A advogada ainda completa: “Outra medida a ser implementada é a revisão das normas administrativas que regem os procedimentos quilombolas no Incra e Fundação Cultural Palmares, com garantia de efetiva participação do movimento quilombola nos processos decisórios. Já no que se refere à proteção de defensores e defensoras quilombolas, é necessária a revisão da Política de Proteção a Defensores e Defensoras de Direitos Humanos (PPDDH)”.
Kathleen ainda acredita que “nesta revisão deve ser assegurada a participação social da sociedade civil para garantir que uma nova configuração do Programa contemple as especificidades de pessoas e grupos ameaçados quilombolas. E, considerando as violências já ocorridas, o estado brasileiro deve garantir a adequada investigação e responsabilização dos autores, em tempo razoável”.
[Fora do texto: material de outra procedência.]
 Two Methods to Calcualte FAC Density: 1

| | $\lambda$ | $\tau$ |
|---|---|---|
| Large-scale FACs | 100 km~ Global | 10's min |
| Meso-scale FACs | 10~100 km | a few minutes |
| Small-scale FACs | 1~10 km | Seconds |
Jurandy Pacífico evidencia que “um grande problema que temos nos quilombos do Brasil é que ficam elegendo esse povo branco aí, amassando barro pra faraó, e eu vou continuar afirmando: precisamos ocupar espaços de poder. Enquanto o povo negro não ocupar os espaços de poder será massacrado, de um jeito ou de outro. Temos que furar essa bolha aí. Somos a maioria e a minoria nos espaços de poder? Essa conta não bate”.
Ele finaliza convocando a população quilombola a exercer um dos seus principais direitos: o voto.
“É preciso ter esse sentimento e esse Norte na vida do povo para seguir em frente. Precisamos ter representantes legais. Nada contra quem é branco não, só que o sistema em si já é podre. A burguesia fede, como já dizia Cazuza. Nós negros, nós quilombolas, nós do movimento negro, nós dos povos tradicionais, precisamos ocupar as Câmaras de Vereadores, Senado, Câmara dos Deputados, se não, não acredito muito que a coisa certa será feita se nós não estivermos lá.”